### ARBEITSANWEISUNG
Welche Untersuchungs- und Therapieform ist laut dem Text über Bad Großpertholz eine Spezialität des dortigen Gesundheitshotels?

### VORLIEGENDER TEXT
§

Entspannung pur: Moorbaden und Waldwandern in Bad Großpertholz
Von Axel Halbhuber
Balance. Es geht um die Balance, doziert Edita in fehlerfreiem Deutsch mit tschechischem Akzent. Im Besonderen geht es ihr gerade bei der computerunterstützten Muskelanalyse MFK um die Balance, eine neue Untersuchungs-/Therapieform, die hier im Gesundheitshotel Bad Großpertholz eine Spezialität ist. Die Muskeln im Körper werden dabei manuell getestet, die Ergebnisse in den Computer eingegeben, der dann schwuppdiwupp sagt, wie der Körper ausbalanciert ist. Ich persönlich hänge etwas nach links.

§

Gespeicherte Einträge:
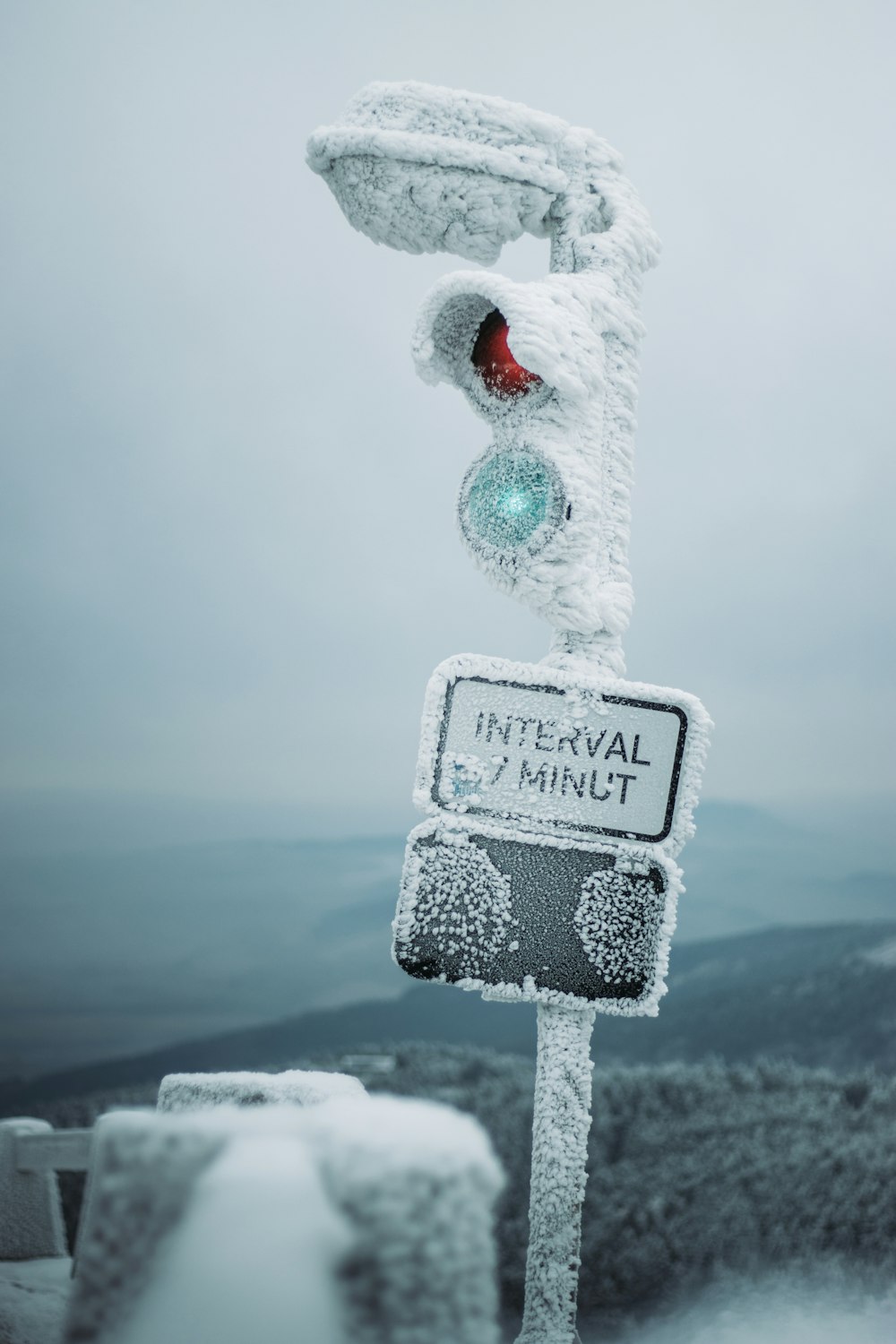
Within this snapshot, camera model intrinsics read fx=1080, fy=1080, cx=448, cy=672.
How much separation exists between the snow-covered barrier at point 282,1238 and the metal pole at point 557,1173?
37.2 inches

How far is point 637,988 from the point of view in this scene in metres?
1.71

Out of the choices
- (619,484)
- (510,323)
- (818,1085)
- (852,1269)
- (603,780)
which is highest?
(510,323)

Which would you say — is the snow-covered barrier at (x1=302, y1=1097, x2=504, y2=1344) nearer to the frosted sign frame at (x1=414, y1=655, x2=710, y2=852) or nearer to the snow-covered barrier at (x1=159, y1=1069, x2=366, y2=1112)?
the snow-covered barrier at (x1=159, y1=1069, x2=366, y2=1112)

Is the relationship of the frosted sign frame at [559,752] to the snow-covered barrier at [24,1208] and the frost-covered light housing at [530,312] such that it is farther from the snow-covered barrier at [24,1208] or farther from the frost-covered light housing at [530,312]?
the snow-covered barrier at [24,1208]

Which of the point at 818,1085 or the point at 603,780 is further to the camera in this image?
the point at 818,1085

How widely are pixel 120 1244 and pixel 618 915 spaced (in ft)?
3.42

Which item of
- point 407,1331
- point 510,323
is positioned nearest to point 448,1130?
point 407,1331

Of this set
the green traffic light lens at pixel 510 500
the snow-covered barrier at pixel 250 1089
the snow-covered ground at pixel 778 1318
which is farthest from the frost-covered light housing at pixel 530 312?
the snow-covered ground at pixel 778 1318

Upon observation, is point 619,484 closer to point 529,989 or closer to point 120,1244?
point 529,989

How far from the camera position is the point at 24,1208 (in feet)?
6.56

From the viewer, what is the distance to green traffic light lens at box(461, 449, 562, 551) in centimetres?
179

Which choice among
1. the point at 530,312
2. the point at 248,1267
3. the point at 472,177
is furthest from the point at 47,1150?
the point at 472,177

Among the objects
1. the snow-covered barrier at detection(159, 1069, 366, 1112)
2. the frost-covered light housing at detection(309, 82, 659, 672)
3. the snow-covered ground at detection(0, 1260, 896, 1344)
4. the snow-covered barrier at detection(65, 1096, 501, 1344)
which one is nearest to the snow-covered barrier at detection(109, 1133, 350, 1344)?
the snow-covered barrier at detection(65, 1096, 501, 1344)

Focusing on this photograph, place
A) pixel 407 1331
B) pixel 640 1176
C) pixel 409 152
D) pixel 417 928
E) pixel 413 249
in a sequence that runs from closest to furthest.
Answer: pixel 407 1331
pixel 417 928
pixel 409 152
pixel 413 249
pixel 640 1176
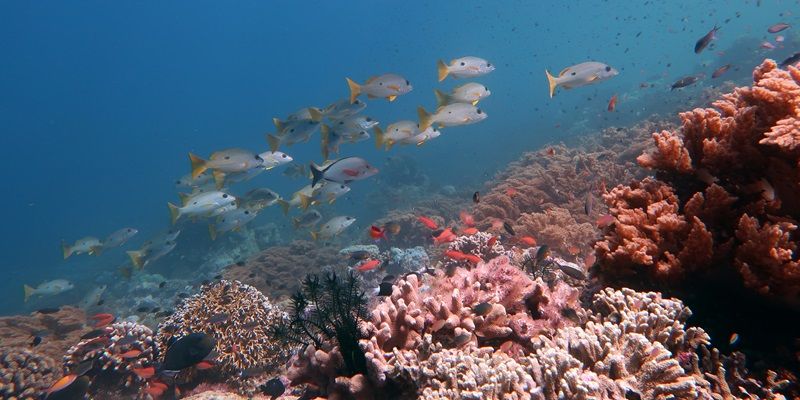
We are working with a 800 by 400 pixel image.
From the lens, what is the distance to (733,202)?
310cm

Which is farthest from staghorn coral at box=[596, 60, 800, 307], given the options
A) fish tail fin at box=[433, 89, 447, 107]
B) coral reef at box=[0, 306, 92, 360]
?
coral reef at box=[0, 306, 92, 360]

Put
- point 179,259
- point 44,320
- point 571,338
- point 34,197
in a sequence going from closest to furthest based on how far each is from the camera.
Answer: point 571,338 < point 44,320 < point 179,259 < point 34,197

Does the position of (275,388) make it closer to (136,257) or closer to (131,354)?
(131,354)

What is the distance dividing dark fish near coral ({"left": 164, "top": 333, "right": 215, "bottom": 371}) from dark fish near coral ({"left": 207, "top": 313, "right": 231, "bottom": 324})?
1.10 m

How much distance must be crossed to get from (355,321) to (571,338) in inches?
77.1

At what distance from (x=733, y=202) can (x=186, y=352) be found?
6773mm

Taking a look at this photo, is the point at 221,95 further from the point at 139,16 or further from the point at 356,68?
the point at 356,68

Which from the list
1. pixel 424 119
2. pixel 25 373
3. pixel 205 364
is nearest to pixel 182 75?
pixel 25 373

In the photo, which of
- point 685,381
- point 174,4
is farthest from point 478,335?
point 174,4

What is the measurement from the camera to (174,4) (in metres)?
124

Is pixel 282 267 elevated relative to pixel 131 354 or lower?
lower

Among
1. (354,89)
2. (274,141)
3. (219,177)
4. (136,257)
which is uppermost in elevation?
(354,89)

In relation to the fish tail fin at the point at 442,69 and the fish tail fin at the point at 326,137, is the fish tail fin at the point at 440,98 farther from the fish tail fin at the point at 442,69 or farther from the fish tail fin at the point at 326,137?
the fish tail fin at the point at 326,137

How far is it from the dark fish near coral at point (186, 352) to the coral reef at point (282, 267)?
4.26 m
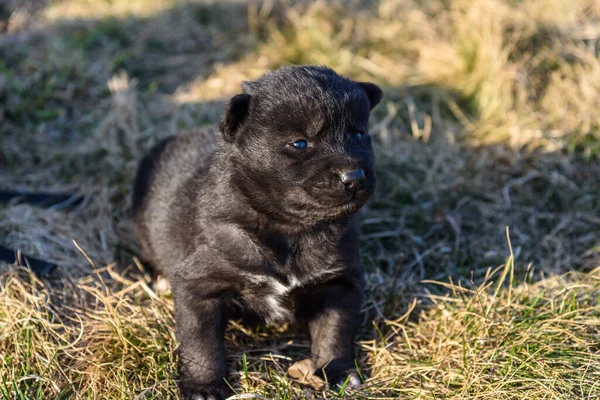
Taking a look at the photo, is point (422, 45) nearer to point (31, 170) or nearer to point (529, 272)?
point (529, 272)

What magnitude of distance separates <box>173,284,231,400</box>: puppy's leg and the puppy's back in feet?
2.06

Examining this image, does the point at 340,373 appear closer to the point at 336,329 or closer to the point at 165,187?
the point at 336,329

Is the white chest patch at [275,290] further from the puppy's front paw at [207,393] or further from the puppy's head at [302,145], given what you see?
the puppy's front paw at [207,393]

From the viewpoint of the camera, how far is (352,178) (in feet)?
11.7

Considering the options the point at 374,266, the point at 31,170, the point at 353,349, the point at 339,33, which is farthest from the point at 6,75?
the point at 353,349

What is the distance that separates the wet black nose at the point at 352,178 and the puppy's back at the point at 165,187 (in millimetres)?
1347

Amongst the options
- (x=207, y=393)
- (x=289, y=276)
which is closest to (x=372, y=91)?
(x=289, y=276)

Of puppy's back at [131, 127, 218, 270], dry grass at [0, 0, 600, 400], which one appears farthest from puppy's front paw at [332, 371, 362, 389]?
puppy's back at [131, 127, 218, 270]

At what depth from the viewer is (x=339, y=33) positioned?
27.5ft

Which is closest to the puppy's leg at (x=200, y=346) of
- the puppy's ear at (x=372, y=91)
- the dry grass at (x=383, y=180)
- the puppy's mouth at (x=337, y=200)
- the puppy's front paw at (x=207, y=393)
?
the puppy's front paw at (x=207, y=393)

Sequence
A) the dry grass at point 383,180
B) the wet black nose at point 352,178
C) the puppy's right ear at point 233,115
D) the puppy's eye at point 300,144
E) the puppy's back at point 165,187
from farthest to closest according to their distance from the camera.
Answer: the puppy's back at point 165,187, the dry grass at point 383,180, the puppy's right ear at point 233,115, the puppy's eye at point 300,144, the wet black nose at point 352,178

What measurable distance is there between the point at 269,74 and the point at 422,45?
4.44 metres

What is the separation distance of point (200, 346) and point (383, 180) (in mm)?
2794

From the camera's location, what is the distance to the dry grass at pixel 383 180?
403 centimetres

§

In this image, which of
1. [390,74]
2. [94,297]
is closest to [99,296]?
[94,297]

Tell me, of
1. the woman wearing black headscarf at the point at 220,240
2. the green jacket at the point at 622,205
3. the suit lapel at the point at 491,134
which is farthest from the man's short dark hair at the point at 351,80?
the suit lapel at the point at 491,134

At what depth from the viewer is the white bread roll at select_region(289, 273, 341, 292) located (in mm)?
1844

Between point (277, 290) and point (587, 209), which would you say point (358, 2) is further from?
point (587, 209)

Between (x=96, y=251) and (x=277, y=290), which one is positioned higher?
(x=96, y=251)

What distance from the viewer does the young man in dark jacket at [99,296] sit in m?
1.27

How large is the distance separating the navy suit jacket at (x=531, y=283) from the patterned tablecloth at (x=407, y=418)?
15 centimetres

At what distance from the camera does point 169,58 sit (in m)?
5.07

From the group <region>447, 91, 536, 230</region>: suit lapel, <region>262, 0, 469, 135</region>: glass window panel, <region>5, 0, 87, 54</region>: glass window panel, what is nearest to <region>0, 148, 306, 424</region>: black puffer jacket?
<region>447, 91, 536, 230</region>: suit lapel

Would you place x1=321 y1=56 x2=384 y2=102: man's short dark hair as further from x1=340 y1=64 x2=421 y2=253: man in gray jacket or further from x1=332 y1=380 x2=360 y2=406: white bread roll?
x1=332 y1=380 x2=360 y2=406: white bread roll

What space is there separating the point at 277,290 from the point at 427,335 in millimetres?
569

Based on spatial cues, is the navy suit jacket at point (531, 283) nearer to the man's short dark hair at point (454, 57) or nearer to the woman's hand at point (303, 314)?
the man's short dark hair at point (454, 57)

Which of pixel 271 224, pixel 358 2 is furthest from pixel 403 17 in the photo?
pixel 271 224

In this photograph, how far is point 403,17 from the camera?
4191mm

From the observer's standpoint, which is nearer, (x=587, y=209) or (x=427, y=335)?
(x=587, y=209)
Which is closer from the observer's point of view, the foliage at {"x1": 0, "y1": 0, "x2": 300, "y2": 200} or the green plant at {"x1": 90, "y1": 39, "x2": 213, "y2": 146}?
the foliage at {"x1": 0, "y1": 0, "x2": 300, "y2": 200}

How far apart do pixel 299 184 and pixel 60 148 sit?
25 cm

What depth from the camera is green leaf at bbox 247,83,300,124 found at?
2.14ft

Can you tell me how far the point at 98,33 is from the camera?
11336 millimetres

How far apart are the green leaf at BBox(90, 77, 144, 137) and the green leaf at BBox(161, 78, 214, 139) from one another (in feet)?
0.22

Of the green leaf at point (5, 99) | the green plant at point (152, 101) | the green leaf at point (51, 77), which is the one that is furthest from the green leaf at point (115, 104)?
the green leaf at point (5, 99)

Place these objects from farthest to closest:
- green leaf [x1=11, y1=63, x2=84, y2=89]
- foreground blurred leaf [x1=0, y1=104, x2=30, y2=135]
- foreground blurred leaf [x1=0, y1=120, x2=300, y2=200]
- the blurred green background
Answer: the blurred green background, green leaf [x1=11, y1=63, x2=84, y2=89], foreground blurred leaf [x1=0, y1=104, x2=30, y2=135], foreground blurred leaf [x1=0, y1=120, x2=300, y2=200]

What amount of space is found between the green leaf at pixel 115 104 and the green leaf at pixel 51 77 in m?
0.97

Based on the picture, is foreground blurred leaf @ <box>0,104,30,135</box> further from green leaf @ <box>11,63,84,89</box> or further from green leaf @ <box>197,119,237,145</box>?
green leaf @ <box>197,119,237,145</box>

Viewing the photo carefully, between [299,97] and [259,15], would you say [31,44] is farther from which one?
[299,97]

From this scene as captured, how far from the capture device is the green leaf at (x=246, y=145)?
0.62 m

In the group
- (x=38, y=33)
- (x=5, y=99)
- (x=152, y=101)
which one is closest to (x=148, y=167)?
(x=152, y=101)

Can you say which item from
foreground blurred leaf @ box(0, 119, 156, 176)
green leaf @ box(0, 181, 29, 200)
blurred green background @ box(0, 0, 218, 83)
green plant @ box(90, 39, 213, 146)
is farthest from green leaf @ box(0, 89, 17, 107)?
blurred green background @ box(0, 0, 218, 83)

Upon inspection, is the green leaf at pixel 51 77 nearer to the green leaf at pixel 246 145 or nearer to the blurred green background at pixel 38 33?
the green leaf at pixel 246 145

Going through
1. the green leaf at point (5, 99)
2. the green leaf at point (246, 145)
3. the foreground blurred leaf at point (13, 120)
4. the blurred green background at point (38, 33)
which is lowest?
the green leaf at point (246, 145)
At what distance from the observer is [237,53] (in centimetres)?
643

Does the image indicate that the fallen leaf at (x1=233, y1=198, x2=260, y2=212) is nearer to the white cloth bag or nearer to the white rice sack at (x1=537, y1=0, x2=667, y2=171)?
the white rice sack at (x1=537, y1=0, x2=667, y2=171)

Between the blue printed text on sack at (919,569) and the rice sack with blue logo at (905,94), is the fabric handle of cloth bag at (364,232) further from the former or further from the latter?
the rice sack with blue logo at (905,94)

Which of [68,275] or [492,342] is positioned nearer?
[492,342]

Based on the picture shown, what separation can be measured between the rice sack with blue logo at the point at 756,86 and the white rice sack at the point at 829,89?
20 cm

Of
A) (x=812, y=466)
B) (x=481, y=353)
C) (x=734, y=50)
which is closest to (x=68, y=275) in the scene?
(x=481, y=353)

§

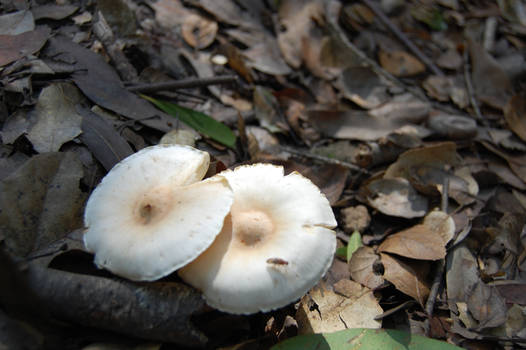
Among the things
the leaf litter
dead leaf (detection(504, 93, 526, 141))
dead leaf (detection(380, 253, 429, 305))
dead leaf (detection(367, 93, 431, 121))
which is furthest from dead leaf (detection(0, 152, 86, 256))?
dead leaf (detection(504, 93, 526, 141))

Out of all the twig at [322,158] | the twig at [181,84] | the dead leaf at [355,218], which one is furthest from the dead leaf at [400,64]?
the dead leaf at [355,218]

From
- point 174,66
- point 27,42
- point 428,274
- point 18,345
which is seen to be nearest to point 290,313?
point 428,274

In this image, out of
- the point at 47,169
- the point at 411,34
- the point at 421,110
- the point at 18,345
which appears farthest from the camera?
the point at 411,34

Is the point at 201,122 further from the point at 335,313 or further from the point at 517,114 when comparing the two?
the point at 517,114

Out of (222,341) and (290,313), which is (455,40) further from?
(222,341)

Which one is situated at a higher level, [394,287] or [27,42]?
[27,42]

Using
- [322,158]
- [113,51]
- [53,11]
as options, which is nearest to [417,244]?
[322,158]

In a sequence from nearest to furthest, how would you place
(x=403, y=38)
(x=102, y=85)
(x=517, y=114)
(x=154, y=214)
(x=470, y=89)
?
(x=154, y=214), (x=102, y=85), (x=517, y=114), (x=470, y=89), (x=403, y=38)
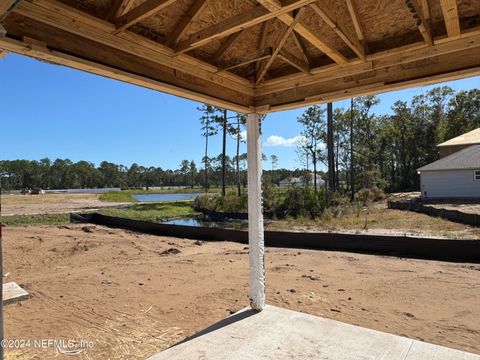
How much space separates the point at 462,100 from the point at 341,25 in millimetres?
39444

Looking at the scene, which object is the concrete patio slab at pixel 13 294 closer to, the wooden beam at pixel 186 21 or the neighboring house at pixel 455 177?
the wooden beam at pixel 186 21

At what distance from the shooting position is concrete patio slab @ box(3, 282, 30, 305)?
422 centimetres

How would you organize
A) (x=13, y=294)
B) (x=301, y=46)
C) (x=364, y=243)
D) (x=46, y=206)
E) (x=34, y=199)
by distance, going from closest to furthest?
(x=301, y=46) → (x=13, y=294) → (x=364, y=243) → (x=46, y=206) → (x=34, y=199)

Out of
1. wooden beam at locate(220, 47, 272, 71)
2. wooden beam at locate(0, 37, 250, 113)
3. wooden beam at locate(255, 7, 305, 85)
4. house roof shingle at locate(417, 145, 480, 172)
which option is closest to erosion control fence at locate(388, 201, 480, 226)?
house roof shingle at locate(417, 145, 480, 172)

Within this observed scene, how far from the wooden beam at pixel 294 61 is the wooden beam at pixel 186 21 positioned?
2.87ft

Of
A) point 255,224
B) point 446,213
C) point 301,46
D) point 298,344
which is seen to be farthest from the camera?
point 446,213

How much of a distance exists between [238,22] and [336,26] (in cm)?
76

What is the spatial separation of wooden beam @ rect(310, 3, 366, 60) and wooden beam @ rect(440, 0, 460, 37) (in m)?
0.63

§

### ANTWORT
Die computerunterstützte Muskelanalyse MFK.